Music Review – Varalaru

Varalaru – Master class

Music: AR Rahman
Direction: KS Ravikumar
Lyrics: Vairamuthu

Released: Feb. 2006 (Audio)

This album has 9 tracks
No other music director creates such an expectation in the market as Rehman does. In many ways, it is unfair. Like we expect Tendulkar to score a century every time, we want a winner from Rehman every time. The thing he never fails us mostly.

In Godfather too, he has not let us down. Giving a mix of his much-famed orchestration and some new beats, Rehman shows that class is permanent. It may not be his best effort. But at any rate, it betters anything that the competition offers.

Kamma Karaiyal Umma Kodu

The beat and haunting humming set you up for an intriguing mix. This is mass song but with a unique, and different, flavor. It doesn’t go over the top. The rendition — Naresh and Sowmya — is well controlled. But there is a new feel to the tune and humming. Only the inane lyrics give the game away. Rehman’s splendid rhythms again stand out.

Ilamai Vidukathai

The start reminds you of many Rehman songs of ore. The beats too are typical. So is it deja vu time? Certainly not. The song quickly gets into the groove and mood perks up as the singers go in for a spirited rendition. Suresh Peter and Blaze (the rap part) may both mince the words but they sure have a yen for songs that is full of zest and zeal. One for you all those jiving on the dance floor.

Ilamai Vidukathai (remix)

Interestingly this remix provides a better experience than the original. There is more life and gusto. Naresh, Tanvi and Mahathi give their own interpretation and add a piquant spice to overall feeling. Naresh will certainly be a talked about singer after this.

Katril Oru Varthai

Sadhana Sargam starts as beguilingly as only she can. But the tune gets down to some 80s Hindi tabla-dholak tune. Before you wonder what it is, Sadhana reverts to style and simplicity. It is an elegant melody interspersed with some interesting touches the interludes have unmistakable Laxmikant-Pyarelal flavor . SPB adds his own brand of magic to it. So does Reena. All in all, a good potpourri.

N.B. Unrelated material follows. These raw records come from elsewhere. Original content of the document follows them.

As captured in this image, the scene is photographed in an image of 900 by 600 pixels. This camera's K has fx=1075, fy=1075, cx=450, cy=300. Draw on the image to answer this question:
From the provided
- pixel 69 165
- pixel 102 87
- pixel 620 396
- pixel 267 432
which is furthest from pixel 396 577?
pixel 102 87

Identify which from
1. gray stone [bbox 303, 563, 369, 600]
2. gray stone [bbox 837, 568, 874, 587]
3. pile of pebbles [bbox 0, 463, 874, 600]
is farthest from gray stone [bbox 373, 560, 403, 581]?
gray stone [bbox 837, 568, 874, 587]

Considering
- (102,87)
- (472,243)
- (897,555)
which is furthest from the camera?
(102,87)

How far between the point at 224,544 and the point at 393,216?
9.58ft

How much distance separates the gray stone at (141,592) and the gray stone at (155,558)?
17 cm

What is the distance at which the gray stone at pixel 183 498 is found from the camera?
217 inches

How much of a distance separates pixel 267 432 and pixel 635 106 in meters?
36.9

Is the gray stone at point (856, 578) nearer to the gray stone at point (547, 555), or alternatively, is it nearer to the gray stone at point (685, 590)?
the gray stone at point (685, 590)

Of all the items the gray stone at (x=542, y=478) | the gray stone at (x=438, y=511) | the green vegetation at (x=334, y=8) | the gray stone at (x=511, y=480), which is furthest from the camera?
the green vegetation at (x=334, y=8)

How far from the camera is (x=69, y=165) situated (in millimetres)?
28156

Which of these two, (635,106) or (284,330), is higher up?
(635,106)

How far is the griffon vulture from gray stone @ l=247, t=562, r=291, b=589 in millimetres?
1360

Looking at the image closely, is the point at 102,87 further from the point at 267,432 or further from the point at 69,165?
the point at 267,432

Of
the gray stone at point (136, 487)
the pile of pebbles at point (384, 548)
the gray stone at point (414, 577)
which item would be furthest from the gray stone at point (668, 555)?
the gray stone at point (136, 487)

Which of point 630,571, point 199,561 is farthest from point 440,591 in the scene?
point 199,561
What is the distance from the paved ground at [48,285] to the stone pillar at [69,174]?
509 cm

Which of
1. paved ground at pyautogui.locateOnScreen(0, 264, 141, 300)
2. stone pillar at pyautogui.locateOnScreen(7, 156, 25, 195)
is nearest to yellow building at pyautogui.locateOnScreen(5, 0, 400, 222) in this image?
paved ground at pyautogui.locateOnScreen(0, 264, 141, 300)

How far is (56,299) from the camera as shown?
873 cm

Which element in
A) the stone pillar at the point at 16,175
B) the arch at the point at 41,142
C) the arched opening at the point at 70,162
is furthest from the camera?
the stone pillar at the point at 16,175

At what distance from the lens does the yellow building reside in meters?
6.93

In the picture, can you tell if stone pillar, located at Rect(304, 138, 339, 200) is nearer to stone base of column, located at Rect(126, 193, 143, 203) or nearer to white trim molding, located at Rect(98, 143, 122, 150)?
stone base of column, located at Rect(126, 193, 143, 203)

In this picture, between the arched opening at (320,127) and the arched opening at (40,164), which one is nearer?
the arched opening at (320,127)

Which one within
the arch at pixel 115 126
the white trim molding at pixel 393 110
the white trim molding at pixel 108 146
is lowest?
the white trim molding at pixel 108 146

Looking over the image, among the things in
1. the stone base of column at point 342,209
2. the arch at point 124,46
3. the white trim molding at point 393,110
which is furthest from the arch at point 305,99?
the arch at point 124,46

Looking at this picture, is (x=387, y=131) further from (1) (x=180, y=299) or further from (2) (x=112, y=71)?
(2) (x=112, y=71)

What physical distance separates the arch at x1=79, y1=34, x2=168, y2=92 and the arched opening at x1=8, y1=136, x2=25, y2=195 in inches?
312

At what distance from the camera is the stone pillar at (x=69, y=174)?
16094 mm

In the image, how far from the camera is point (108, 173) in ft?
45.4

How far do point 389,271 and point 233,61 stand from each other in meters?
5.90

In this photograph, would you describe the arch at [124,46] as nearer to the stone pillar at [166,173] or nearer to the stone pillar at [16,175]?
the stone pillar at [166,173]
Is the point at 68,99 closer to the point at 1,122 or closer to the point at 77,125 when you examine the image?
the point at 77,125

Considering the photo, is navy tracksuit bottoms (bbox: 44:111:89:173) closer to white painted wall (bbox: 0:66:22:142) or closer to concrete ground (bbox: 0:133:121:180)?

Inninisai Azhai (in three variants)

This seems to be the anthem of the album as it is featured thrice. In whichever way you hear it, it is splendid. The remix version in fact is better with Srinivas’ inimitable vocal chords. Srinivas is a special talent and he needs to be given more opportunities by our music directors. Naresh’s vocals too strike a chord. In some places, it simply holds on to you like a friend. The jathis are energetic. Mahathi’s voice contours the essential Hindolam ragam flavor beautifully. Te chorus version grows on you as most Rehman’s melodies do. Certainly one for the records.

Dhinam Dhinam Deepavali

Rehman never resorts to musical cliches. He always experiments with the form and flavor. This one is a quaint one. It has a Goanese feel. But he has made it sound more attractive. The interludes are certainly new one, never heard before. There is a slew of singers —Kalpana, Sonu, Leon, Peer, Renjith. All of them sound alike in the chorus. But it is all fun and unmistakably Rehman!

Theeyil Vizhundh Theenai

Rehman’s muse is Sufism. Get that feel as goes hauntingly for the high pitch and then come down to lisp the lyrics. In one word, amazing. Like a cool breeze during sand-paper heat, Rehman’s vocals and tunes offer present balm. The rhythms and orchestration are understated. But perfectly in sync with the number.

All in all, another winner from Rehman.